Exercise directions: Would you please retype, exactly, the lines of the listing below between the line with "Motorized Bicycle Restoration" and the line with "Framed Baie Tropicale Print", inclusive?

Recorded data:
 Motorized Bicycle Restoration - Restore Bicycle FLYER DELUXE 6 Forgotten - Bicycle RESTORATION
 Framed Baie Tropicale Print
...
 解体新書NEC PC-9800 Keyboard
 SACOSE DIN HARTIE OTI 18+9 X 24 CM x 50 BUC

Problem solution:
 Motorized Bicycle Restoration - Restore Bicycle FLYER DELUXE 6 Forgotten - Bicycle RESTORATION
 Framed Baie Tropicale Print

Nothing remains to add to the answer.